» **Stored dataset listing**
***
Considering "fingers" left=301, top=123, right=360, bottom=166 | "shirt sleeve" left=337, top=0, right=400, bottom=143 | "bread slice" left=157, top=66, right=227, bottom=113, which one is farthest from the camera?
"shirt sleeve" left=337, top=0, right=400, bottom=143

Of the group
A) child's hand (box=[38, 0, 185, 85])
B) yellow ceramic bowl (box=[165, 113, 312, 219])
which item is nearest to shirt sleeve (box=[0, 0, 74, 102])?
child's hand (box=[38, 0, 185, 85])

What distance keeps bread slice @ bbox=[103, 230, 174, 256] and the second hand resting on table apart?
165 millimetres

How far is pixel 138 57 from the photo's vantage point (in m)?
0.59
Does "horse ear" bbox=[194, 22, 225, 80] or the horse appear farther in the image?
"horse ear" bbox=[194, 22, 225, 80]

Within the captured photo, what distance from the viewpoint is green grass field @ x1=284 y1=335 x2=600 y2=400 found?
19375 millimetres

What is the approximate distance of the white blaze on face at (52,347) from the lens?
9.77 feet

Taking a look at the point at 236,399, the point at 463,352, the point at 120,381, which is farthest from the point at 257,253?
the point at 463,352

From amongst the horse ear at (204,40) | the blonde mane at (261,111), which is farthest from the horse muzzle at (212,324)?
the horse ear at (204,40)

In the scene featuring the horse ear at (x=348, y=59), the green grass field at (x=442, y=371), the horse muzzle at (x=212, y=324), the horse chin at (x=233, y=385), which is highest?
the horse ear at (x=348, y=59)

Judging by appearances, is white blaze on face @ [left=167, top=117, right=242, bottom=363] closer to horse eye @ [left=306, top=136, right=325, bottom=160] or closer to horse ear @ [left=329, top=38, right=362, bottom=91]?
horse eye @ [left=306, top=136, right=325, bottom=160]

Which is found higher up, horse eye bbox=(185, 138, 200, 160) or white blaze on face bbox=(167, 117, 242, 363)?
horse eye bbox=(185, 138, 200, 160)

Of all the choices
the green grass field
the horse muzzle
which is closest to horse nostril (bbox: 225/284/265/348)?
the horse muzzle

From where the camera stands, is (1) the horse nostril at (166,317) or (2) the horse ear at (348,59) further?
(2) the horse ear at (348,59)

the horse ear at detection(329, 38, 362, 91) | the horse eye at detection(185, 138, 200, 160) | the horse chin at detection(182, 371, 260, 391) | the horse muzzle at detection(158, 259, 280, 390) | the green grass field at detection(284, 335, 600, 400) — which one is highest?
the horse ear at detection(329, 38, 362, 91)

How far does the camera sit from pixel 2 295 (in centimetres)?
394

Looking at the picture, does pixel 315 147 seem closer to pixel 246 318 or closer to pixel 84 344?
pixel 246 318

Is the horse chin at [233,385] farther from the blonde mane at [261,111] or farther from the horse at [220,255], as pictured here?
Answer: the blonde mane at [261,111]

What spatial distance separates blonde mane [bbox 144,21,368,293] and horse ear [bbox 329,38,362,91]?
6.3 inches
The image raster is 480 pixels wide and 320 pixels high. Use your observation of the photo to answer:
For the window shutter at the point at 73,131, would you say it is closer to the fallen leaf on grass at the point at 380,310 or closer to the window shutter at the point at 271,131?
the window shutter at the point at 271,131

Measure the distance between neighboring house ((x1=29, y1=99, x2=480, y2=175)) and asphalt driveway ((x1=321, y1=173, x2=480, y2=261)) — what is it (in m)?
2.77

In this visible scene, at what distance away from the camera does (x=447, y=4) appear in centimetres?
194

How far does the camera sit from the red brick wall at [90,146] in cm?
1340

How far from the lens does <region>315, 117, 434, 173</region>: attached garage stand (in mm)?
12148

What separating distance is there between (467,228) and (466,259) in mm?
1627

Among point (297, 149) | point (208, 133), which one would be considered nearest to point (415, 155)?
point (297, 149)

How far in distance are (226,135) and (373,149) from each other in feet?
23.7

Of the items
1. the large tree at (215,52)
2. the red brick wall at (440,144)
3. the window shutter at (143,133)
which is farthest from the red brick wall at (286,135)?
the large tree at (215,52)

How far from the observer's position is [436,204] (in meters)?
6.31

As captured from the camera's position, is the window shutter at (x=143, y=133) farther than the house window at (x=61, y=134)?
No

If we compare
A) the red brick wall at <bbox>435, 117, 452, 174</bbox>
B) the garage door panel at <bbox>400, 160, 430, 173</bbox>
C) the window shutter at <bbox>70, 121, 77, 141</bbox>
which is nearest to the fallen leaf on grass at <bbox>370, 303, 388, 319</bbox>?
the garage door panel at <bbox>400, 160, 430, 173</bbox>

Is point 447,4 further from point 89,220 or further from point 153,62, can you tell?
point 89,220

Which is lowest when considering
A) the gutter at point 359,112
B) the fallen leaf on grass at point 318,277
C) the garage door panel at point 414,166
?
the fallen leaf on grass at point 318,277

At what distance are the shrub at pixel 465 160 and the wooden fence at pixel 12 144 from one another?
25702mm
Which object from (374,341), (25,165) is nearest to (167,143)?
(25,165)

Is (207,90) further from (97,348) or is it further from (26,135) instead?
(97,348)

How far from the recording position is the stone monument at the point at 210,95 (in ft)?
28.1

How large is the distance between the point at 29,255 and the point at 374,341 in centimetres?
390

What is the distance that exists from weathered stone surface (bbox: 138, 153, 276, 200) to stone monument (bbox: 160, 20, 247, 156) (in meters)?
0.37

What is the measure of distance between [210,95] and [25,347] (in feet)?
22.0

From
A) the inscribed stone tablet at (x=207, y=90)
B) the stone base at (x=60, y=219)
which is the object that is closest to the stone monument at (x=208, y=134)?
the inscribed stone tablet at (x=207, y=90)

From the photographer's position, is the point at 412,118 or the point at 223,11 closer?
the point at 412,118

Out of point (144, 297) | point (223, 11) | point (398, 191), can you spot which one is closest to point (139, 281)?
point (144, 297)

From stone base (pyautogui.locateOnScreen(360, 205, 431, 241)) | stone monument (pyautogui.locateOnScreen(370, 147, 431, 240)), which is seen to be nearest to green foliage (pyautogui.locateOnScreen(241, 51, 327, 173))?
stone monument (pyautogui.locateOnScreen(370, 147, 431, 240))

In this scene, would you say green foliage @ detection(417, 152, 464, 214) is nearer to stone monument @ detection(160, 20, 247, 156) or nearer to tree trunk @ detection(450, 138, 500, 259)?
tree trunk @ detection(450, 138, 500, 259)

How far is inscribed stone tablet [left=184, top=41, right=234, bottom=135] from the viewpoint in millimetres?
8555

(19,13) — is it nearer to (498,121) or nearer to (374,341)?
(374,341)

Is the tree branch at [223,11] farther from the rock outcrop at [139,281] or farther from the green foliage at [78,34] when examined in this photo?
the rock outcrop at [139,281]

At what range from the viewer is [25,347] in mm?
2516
***
» **What the task requires**
Recast the listing as a Markdown table with columns Row and Line, starting at the line containing "(19,13) — is" and continuing through the end of the listing. Leave out blank lines.

» **The solution**
| Row | Line |
|---|---|
| 1 | (19,13) — is it nearer to (498,121) or nearer to (374,341)? |
| 2 | (374,341) |
| 3 | Is the tree branch at [223,11] farther from the rock outcrop at [139,281] or farther from the green foliage at [78,34] when examined in this photo? |
| 4 | the rock outcrop at [139,281] |
| 5 | At what range from the viewer is [25,347] in mm? |
| 6 | 2516 |